Che Guevarra

Publié le par la freniere


On ne peut introduire une réflexion de voyage en Amérique Latine sans débuter par un hommage au légendaire et mythique Che Guevara.
Il incarne la figure parfaite du pur Révolutionnaire: intransigeant devant l'injustice; déterminé, constant et inflexible par rapport à ses idéaux.
J'ai toujours gardé un étroit rapport avec le personnage, depuis mes années d'études à l'université jusqu'à maintenant. Che Guevara est devenu une légende le lendemain même de sa mort, de son meurtre par le pouvoir impérialiste occulte; de son sacrifice à la permanence du message révolutionnaire.
Le pouvoir impérial a cependant trouvé un moyen efficace d'en neutraliser l'impact en récupérant l'image du héros et mettant en oeuvre l'arme du marketing pour en banaliser la pureté, en multiplier des produits de consommation de masse en totale contradiction avec les idéaux de la révolution.
J'ai fait connaissance avec le personnage en lisant son Journal de Bolivie, sa dernière oeuvre; il était déjà malade et souffrant, mais courageux et déterminé jusqu'au bout de ses forces.
Le Che, on le sait, était médecin; il découvre son âme de révolutionnaire en faisant deux voyages en Amérique du Sud alors qu'il termine ses études de médecine à Buenos Aires. Le contact direct avec une extrême pauvreté, la réflexion sur la brutalité du pouvoir et l'analyse du mode de fonctionnement de l'économie capitaliste le conduisent à chercher une voie révolutionnaire qui se matérialisera avec la rencontre de Fidel Castro quelques années plus tard.
Il a écrit deux livres excellents qui racontent ces voyages; on a aussi fait un excellent film sur le sujet. Le Che était un excellent écrivain (je dirais que c'est l'aspect le plus accompli de son oeuvre). Il était un intellectuel de haut niveau; il était aussi un travailleur infatigable.
Il fut la figure la plus accomplie du type d'homme socialiste moderne qu'il avait défini lui-même et qui représentait le modèle idéal de l'Amérique latine en émergence, comme il y a eu un modèle idéal de la Renaissance italienne.

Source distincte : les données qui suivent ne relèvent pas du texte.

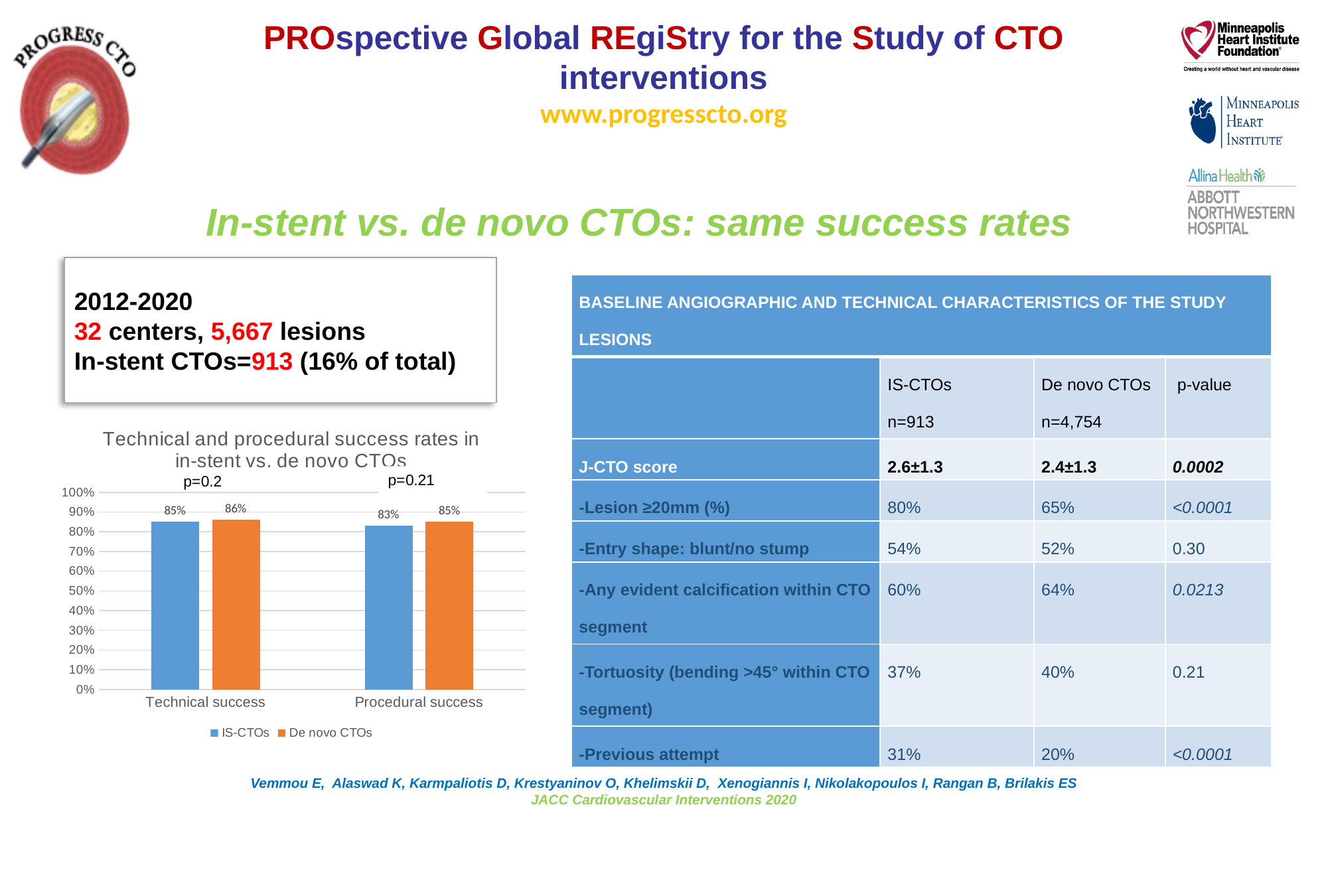
What is the technical success rate for IS-CTOs? 85% How many categories are shown on the x axis of the chart? 2 How many series does the chart legend list? 2 What is the technical success rate for De novo CTOs? 86% What is the title of the chart? Technical and procedural success rates in in-stent vs. de novo CTOs What p-value is shown above the Technical success bars? p=0.2 What is the procedural success rate for IS-CTOs? 83% What kind of chart is used to show the success rates? Bar chart What is the difference between the procedural success rates of De novo CTOs and IS-CTOs? 2% What is the difference between the technical success rates of De novo CTOs and IS-CTOs? 1% What is the procedural success rate for De novo CTOs? 85% Is the procedural success rate for IS-CTOs greater or less than 80%? greater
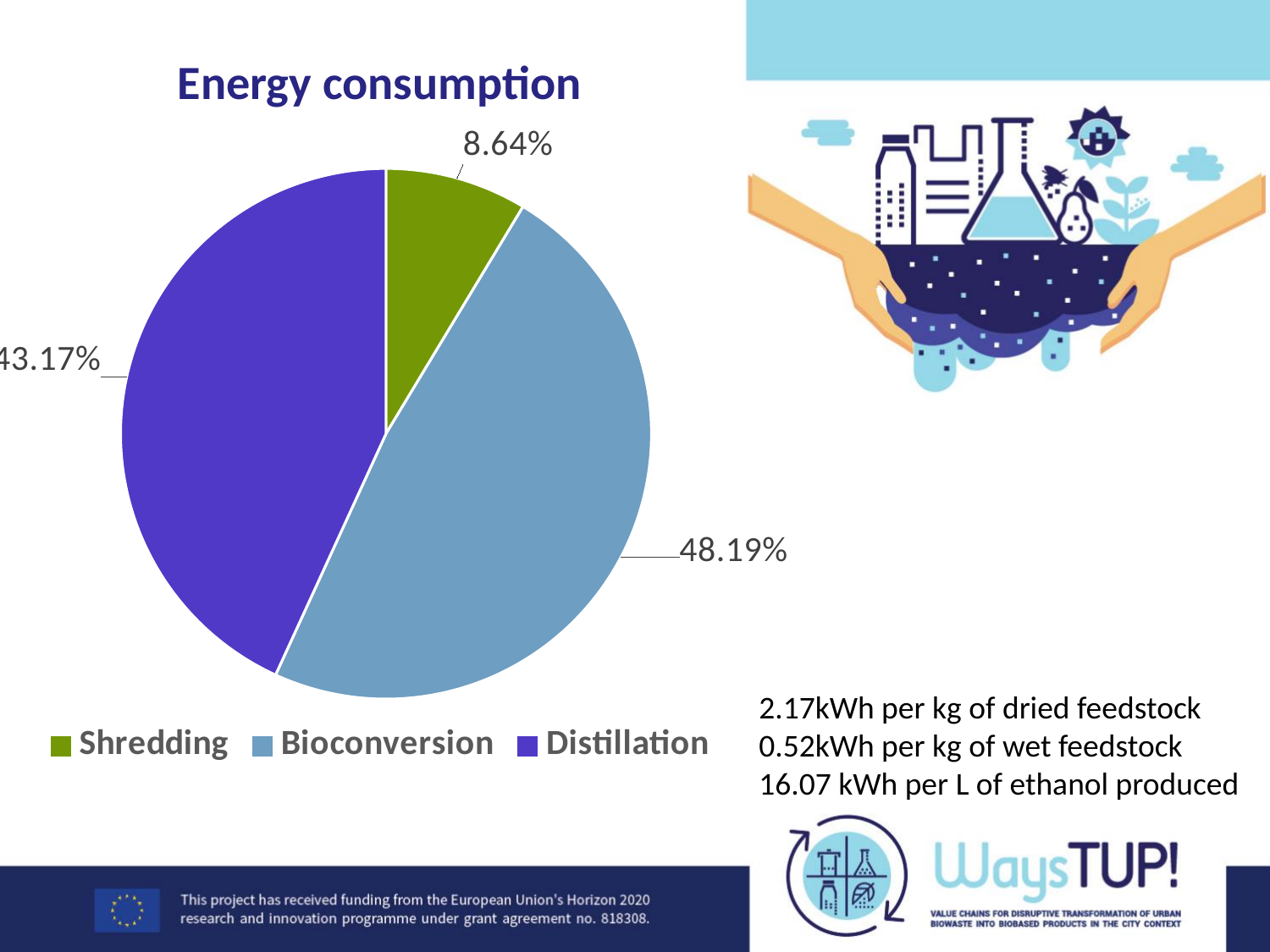
What share of energy consumption is attributed to Shredding? 8.64% Which category accounts for the largest share of energy consumption? Bioconversion What share of energy consumption is attributed to Distillation? 43.17% How many entries does the legend list? 3 Which has a larger share of energy consumption, Distillation or Shredding? Distillation Which colour represents Distillation in the pie chart? purple What share of energy consumption is attributed to Bioconversion? 48.19% What is the title of the chart? Energy consumption What kind of chart is shown on the slide? pie chart How many slices does the pie chart have? 3 Which category accounts for the smallest share of energy consumption? Shredding What is the difference in percentage points between the Bioconversion and Shredding shares? 39.55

Mes nombreux voyages à Cuba m'ont éloigné pour un temps de la pensée du Che, à cause de l'autoritarisme du pouvoir militaire cubain dont j'ai été témoin; à cause aussi de la répression sévère de ce même pouvoir envers un peuple qu'il voulait libérer au départ; à cause enfin, du bureaucratisme stérile et inefficace dont a toujours fait preuve tout pouvoir communiste.
La période du pouvoir du Che est la moins accompli sur le plan technique, la plus déficiente sur le plan domestique; ses interventions théoriques et ses exemples de travail volontaire ont cependant un impact important, encore davantage ses interventions politiques internationales.
Il comprend d'ailleurs les dangers de sclérose pour la révolution cubaine, se distance de l'alignement de Cuba sur l'URSS et démissionne de son poste à son retour d'Afrique.
Che Guevara comprend la nécessité du processus permanent à l'intérieur de la révolution et décide de poursuivre l'oeuvre en Bolivie. Fidel Castro, lui, fait des choix stratégiques compromettants pour l'avenir de son pays et s'enlise dans le marécage du pouvoir.
Le Che avait une vision globale et mondiale de la révolution; il y voyait un processus dynamique et permanent faisant obstacle à l'injustice. Toutes les révolutions s'enracinent dans l'héritage capital de la Révolution française: Égalité, Fraternité, Solidarité.
On a toujours fait le rapprochement saisissant, avec raison, du corps du Che mort, ligoté et exposé sur une table au regard universel, au célèbre tableau du grand maître italien Mantegna, peint autour de 1500.
Il est vrai que le Che a parcouru un chemin christique: il a vécu et agi dans le but de la rédemption du Monde. Il a porté sa croix dans la jungle de la Bolivie. Le pouvoir impérial capitaliste l'a assassiné, l'a sacrifié.